Selected text
start

Orthogonal Distance Regression - weight with two SDs?

The X weights are specified using the /XW flag.

This is covered in the reference documentation for CurveFit.

John Weeks
WaveMetrics, Inc.
support@wavemetrics.com

Log in or register to post comments

January 10, 2013 at 11:52 am - Permalink

kronion

Thank you for pointing me to the manual again, no clue why I did not see that section before!
BTW: Now I also realized that Igor assumes by default /I=0, i.e. that weights are 1/SD.

Here is my corrected function (to complete the thread):

function myTestFun()
    //generate data
    make/O/N=10 myX, myY, myX_SD, myY_SD
    myX=p+gnoise(.3); myY=p*2.5 + gnoise(.6)
    myX_SD=gnoise(1.); myY_SD=gnoise(.8)
    //display data
    display myY vs myX
    ModifyGraph mode=3,marker=19;DelayUpdate
    ErrorBars myY XY,wave=(myX_SD,myX_SD),wave=(myY_SD,myY_SD)
    //fit data
    CurveFit/ODR=2/NTHR=0/TBOX=768 line  myY /X=myX /I=1 /W=myY_SD /XW=myX_SD /D  //ODR=2: orth. dist. regr.

end

Source excerpt

start

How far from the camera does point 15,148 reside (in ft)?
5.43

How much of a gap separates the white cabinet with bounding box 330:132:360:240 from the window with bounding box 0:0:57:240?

end

Set of tasks
a: Reproduce the part of the forum thread from "Here is my corrected" to "myX_SD=gnoise(1.); myY_SD=gnoise(.8)", replacing "myX_SD" with "xErr" wherever it occurs.
b: Answer these questions using the forum thread:
(i) Which flag specifies the X weights?
(ii) What setting does Igor assume by default for /I, and what does it mean for the weights?
(iii) Which company is named under John Weeks?

Answers to the exercises
a:
Here is my corrected function (to complete the thread):

function myTestFun()
    //generate data
    make/O/N=10 myX, myY, xErr, myY_SD
    myX=p+gnoise(.3); myY=p*2.5 + gnoise(.6)
    xErr=gnoise(1.); myY_SD=gnoise(.8)

b:
(i) The /XW flag.
(ii) /I=0, meaning the weights are 1/SD.
(iii) WaveMetrics, Inc.